Lines from the beginning of the data below through the one containing "Consider this experimental" are to be printed exactly as they appear.

=== Begin Enclosure ===

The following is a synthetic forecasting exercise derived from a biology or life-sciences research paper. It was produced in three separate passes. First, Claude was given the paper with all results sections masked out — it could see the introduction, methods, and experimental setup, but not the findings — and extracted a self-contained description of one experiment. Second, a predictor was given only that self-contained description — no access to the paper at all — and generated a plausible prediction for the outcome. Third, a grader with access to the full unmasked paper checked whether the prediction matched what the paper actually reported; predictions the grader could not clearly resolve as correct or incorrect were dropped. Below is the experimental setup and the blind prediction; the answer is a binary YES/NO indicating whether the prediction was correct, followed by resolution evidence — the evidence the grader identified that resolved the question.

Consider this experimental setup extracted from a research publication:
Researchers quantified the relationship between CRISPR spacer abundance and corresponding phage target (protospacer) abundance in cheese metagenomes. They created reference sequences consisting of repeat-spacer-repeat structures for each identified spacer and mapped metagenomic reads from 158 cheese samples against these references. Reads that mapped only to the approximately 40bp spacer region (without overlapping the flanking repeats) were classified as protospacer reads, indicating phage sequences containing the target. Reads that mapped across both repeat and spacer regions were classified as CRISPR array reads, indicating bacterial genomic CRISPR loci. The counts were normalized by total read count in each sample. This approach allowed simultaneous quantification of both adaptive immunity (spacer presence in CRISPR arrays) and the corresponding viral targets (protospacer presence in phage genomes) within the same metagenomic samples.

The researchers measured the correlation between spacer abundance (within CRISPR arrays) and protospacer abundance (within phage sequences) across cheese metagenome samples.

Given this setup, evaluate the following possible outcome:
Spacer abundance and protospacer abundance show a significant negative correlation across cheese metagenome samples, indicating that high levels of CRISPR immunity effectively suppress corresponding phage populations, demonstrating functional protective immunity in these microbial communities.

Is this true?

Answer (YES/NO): NO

=== End Enclosure ===

| Solution for this exercise |
The following is a synthetic forecasting exercise derived from a biology or life-sciences research paper. It was produced in three separate passes. First, Claude was given the paper with all results sections masked out — it could see the introduction, methods, and experimental setup, but not the findings — and extracted a self-contained description of one experiment. Second, a predictor was given only that self-contained description — no access to the paper at all — and generated a plausible prediction for the outcome. Third, a grader with access to the full unmasked paper checked whether the prediction matched what the paper actually reported; predictions the grader could not clearly resolve as correct or incorrect were dropped. Below is the experimental setup and the blind prediction; the answer is a binary YES/NO indicating whether the prediction was correct, followed by resolution evidence — the evidence the grader identified that resolved the question.

Consider this experimental setup extracted from a research publication:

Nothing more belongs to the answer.